Source texts of formatted documents
^^^^^^^^
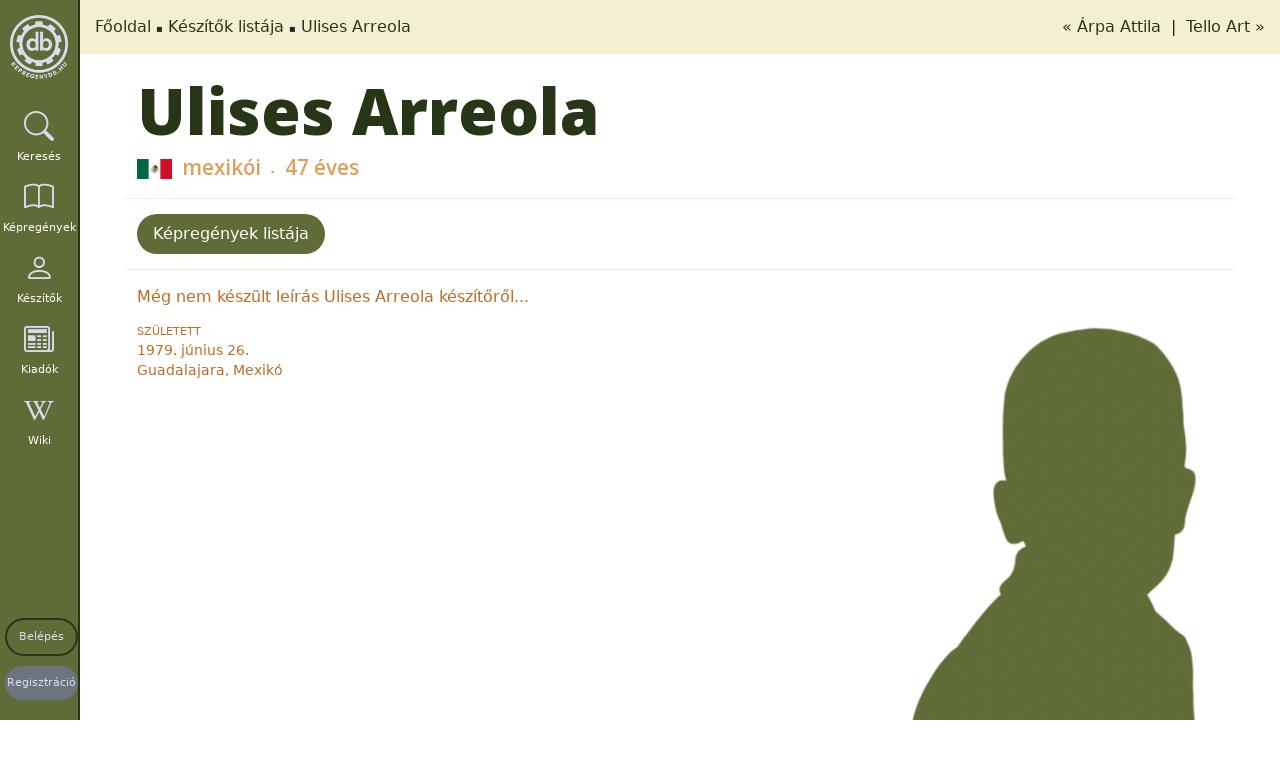

--- FILE ---
content_type: text/html; charset=utf-8
request_url: https://kepregenydb.hu/libs/ajax/ac-creators-comics-list.php
body_size: 154
content:
{"data":[{"comics_id":35746,"title_id":2979,"types":"3","url":"https:\/\/kepregenydb.hu\/kepregenyek\/batman-kingpin-2979\/halal-a-csaladra-35746\/","name":"Batman (Kingpin)","date":"2018. november","is_over":0,"voliss":"#30","pic":"https:\/\/imgs.kepregenydb.hu\/comics\/2979\/batman-kingpin-halal-a-csaladra-35746.jpg?t=1543260271"},{"comics_id":35827,"title_id":2979,"types":"3","url":"https:\/\/kepregenydb.hu\/kepregenyek\/batman-kingpin-2979\/halal-a-csaladra-35827\/","name":"Batman (Kingpin)","date":"2019. janu\u00e1r","is_over":0,"voliss":"#31","pic":"https:\/\/imgs.kepregenydb.hu\/comics\/2979\/batman-kingpin-halal-a-csaladra-35827.jpg?t=1548092127"},{"comics_id":35896,"title_id":2979,"types":"3","url":"https:\/\/kepregenydb.hu\/kepregenyek\/batman-kingpin-2979\/halal-a-csaladra-35896\/","name":"Batman (Kingpin)","date":"2019. m\u00e1rcius","is_over":0,"voliss":"#32","pic":"https:\/\/imgs.kepregenydb.hu\/comics\/2979\/batman-kingpin-halal-a-csaladra-35896.jpg?t=1552229533"},{"comics_id":34016,"title_id":2847,"types":"3","url":"https:\/\/kepregenydb.hu\/kepregenyek\/marvel-2847\/x-men-34016\/","name":"Marvel+","date":"2013. febru\u00e1r","is_over":0,"voliss":"#1\/7","pic":"https:\/\/imgs.kepregenydb.hu\/comics\/2847\/marvel-x-men-34016.jpg?t=1673979855"},{"comics_id":35800,"title_id":2947,"types":"3","url":"https:\/\/kepregenydb.hu\/kepregenyek\/marvel-kulonszam-2947\/thor-herkules-ellen-35800\/","name":"Marvel+ K\u00fcl\u00f6nsz\u00e1m","date":"2018. december","is_over":0,"voliss":"#2018\/5","pic":"https:\/\/imgs.kepregenydb.hu\/comics\/2947\/marvel-kulonszam-thor-herkules-ellen--35800.jpg?t=1545068107"}],"sidepanel":[],"links":""}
^^^^^^^^
- _EXERCISE PROMPT_: Repeat the records in full and exactly, leaving every picture out.

- _ANSWER BELOW_:
--- FILE ---
content_type: text/html; charset=utf-8
request_url: https://kepregenydb.hu/libs/ajax/ac-creators-comics-list.php
body_size: 154
content:
{"data":[{"comics_id":35746,"title_id":2979,"types":"3","url":"https:\/\/kepregenydb.hu\/kepregenyek\/batman-kingpin-2979\/halal-a-csaladra-35746\/","name":"Batman (Kingpin)","date":"2018. november","is_over":0,"voliss":"#30","pic":"https:\/\/imgs.kepregenydb.hu\/comics\/2979\/batman-kingpin-halal-a-csaladra-35746.jpg?t=1543260271"},{"comics_id":35827,"title_id":2979,"types":"3","url":"https:\/\/kepregenydb.hu\/kepregenyek\/batman-kingpin-2979\/halal-a-csaladra-35827\/","name":"Batman (Kingpin)","date":"2019. janu\u00e1r","is_over":0,"voliss":"#31","pic":"https:\/\/imgs.kepregenydb.hu\/comics\/2979\/batman-kingpin-halal-a-csaladra-35827.jpg?t=1548092127"},{"comics_id":35896,"title_id":2979,"types":"3","url":"https:\/\/kepregenydb.hu\/kepregenyek\/batman-kingpin-2979\/halal-a-csaladra-35896\/","name":"Batman (Kingpin)","date":"2019. m\u00e1rcius","is_over":0,"voliss":"#32","pic":"https:\/\/imgs.kepregenydb.hu\/comics\/2979\/batman-kingpin-halal-a-csaladra-35896.jpg?t=1552229533"},{"comics_id":34016,"title_id":2847,"types":"3","url":"https:\/\/kepregenydb.hu\/kepregenyek\/marvel-2847\/x-men-34016\/","name":"Marvel+","date":"2013. febru\u00e1r","is_over":0,"voliss":"#1\/7","pic":"https:\/\/imgs.kepregenydb.hu\/comics\/2847\/marvel-x-men-34016.jpg?t=1673979855"},{"comics_id":35800,"title_id":2947,"types":"3","url":"https:\/\/kepregenydb.hu\/kepregenyek\/marvel-kulonszam-2947\/thor-herkules-ellen-35800\/","name":"Marvel+ K\u00fcl\u00f6nsz\u00e1m","date":"2018. december","is_over":0,"voliss":"#2018\/5","pic":"https:\/\/imgs.kepregenydb.hu\/comics\/2947\/marvel-kulonszam-thor-herkules-ellen--35800.jpg?t=1545068107"}],"sidepanel":[],"links":""}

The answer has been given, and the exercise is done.